I'm taking an introductory class to time series and this was a practice problem assigned for the first week (not homework).
Consider the following time series ($w_t$ is iid. Normal($0, 1$)):
$x_t = w_t$ for $t = 1, 3, 5, 7,…$ and
$x_t = \frac{1}{\sqrt{2}}(w_{t-1}^2 -1)$ for $t = 2, 4, 6, 8,…$
Find the mean function and autocovariance function for $x_t$. Are $x_1$ and $x_2$ identically distributed?

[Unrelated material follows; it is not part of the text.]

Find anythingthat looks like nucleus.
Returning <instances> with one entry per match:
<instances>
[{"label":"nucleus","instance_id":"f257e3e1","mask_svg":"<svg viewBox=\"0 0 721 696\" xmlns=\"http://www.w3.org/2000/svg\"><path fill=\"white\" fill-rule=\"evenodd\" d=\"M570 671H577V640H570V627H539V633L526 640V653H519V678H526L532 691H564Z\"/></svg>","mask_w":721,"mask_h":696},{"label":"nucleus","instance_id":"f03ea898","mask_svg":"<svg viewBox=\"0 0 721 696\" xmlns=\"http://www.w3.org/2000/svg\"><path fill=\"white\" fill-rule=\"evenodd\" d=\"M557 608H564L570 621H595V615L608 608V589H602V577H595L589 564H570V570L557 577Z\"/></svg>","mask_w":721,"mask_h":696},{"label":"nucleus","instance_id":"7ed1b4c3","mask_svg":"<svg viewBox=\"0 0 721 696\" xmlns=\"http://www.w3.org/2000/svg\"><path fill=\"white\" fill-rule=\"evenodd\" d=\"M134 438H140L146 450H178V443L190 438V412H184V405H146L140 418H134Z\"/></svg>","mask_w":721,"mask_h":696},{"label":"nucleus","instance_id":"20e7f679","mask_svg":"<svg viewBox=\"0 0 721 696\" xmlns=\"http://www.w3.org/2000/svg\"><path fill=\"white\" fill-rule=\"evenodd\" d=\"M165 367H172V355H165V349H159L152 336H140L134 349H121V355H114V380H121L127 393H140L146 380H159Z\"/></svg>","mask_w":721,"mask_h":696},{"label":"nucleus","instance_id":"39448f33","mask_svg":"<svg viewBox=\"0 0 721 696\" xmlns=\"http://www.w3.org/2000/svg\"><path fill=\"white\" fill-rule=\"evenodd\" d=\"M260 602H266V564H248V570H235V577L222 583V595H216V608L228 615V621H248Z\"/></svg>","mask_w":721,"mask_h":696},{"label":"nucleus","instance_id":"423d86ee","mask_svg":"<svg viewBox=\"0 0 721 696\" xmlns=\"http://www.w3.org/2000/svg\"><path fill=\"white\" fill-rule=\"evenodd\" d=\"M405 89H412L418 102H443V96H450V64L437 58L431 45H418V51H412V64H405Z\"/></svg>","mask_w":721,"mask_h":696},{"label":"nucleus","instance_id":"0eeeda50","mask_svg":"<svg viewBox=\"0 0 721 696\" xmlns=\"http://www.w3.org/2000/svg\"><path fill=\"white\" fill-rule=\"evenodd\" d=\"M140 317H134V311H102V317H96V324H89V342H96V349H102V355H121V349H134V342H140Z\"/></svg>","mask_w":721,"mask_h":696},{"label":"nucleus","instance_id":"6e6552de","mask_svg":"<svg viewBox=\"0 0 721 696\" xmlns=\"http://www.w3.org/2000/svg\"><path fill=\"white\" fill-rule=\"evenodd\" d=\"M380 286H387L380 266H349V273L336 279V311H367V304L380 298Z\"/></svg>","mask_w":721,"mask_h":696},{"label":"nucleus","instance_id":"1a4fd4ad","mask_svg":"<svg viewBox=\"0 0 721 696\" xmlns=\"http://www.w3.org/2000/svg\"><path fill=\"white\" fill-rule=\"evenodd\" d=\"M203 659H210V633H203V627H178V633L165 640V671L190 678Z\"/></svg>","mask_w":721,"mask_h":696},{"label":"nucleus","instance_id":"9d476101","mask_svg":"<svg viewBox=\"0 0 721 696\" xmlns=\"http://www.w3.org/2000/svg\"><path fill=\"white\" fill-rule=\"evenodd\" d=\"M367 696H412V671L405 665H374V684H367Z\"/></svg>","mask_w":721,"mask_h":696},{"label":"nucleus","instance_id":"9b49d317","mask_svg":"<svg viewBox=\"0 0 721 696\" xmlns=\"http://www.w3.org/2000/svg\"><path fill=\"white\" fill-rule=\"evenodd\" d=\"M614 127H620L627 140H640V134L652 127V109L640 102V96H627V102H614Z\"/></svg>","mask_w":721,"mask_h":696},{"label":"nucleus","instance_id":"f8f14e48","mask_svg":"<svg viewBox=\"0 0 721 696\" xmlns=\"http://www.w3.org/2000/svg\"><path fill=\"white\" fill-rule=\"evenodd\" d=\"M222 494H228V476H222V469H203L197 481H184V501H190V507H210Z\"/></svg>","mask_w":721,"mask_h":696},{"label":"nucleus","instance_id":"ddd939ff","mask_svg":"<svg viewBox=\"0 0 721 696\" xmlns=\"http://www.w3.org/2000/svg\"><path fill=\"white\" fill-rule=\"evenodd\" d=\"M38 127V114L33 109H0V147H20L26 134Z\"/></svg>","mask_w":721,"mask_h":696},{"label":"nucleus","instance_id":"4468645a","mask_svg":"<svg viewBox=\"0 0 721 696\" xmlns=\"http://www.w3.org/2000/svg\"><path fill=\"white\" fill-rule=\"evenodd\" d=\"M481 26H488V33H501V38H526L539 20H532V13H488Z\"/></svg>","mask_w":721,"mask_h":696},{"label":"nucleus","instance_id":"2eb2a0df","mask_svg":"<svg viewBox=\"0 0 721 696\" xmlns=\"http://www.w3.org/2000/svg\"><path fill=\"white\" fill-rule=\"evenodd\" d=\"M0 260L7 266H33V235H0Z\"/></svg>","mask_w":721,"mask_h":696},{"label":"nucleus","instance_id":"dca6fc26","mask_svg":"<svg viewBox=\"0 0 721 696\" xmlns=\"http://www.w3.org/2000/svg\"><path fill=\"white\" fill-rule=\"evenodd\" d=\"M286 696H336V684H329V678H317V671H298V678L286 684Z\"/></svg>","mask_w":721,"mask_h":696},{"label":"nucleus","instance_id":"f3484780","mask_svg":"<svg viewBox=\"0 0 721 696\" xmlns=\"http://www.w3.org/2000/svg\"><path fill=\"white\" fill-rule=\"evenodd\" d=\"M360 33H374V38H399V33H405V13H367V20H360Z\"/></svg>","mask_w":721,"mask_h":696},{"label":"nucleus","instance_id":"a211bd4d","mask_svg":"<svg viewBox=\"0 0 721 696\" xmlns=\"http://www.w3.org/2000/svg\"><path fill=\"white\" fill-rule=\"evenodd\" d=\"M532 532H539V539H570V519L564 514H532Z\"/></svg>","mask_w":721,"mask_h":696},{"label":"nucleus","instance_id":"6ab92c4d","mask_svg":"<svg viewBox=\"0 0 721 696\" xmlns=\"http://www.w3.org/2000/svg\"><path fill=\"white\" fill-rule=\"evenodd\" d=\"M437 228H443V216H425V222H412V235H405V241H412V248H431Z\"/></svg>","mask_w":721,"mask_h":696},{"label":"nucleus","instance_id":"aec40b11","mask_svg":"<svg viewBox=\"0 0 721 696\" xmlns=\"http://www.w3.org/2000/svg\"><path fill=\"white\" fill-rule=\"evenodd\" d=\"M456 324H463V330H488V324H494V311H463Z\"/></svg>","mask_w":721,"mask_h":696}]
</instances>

For the mean function, I'm stuck on finding the expectation of $w_{t-1}^2$. This is what I've got so far:
$\mu_{x_t} = E(x_t$) = $0$, if $t$ is an odd number (since the expectation of white noise is $0$, right?), and $\mu_{x_t} = E(\frac{1}{\sqrt{2}}(w_{t-1}^2 -1))$ = $\frac{1}{\sqrt{2}}E(w_{t-1}^2) – E(\frac{1}{\sqrt{2}})$, if $t$ is an even number. For the even part of the mean function, is the expectation of $w_{t-1}^2$ simply $0$? I think $w_{t-1}^2$ is just white noise, but I don't know if I'm right.
For the autocovariance function, are there 3 possible cases? $t$ can be odd or even. In either case, if $h = 0, 2, 4, 6$… (i.e. even number), then the autocovariance would simply be the variance. So, for cases where $h$ is odd, the autocovariance would be Cov$(x_t, x_{t + h})$ = Cov$(x_{t + h}, x_t)$. Am I on the right track with this line of thinking? If so, then the covariance would be Cov$(w_t, \frac{1}{\sqrt{2}}(w_{t-1}^2 -1)$ $=$ Cov$(w_t, \frac{1}{\sqrt{2}}(w_{t-1}^2))$ $-$ Cov$(w_t, w_t)$, right?
Any guidance on this problem and verification (or correction) of my line of thinking would be very helpful. Thank you.
Best Answer
Clearly for odd $t$:$$E(x_t)=E(w_t)=0$$and for even $t$:$$E(x_t)=\dfrac{1}{\sqrt 2}E(w_{t-1}^2-1)=\dfrac{1}{\sqrt 2}(\sigma_{w_{t-1}}^2-1)=\dfrac{1}{\sqrt 2}(1-1)=0$$Also:$$C(t_1,t_2)=E((x_{t_1}-E(x_{t_1}))(x_{t_2}-E(x_{t_2})))=E(x_{t_1}x_{t_2})$$ according to definition for distinct $t_1$ and $t_2$, $x_{t_1}$ and $x_{t_2}$ are dependent only if $t_1$ is even and $t_2=t_1+1$ or $t_2$ is even and $t_1=t_2+1$. Assume the former case. Then $t_1=t$ is even and $t_2=t+1$ is odd so:$$C(t,t+1)=E(x_tx_{t+1})=E(x_tx_{t+1})=\dfrac{1}{\sqrt 2}E(w_t^3-w_t)=0$$So the covariance function is zero for distinct $t_1$ and $t_2$ and for $t_1=t_2=t$ we have:$$C(t,t)=E(x^2_t)$$for odd $t$:$$C(t,t)=E(w_t^2)=1$$and for even $t$:$$C(t,t)=\dfrac{1}{2}E(w^4_{t-1}-2w^2_{t-1}+1)=\dfrac{1}{2}(E(w^4_{t-1})-1)=\dfrac{1}{2}(3-1)=1$$and we finally obtain:$$C(t_1,t_2)=\delta[t_1-t_2]$$where $\delta[n]=1$ for $n=0$ and zero elsewhere.
For the second question we have $$x_1=w_1$$ and $$x_2=\dfrac{1}{\sqrt 2}(w_1^2-1)$$ so $x_1$ can vary in $(-\infty,\infty)$ but $x_2$ can vary in $[-\dfrac{1}{\sqrt 2},\infty)$ so they can't be identically distributed.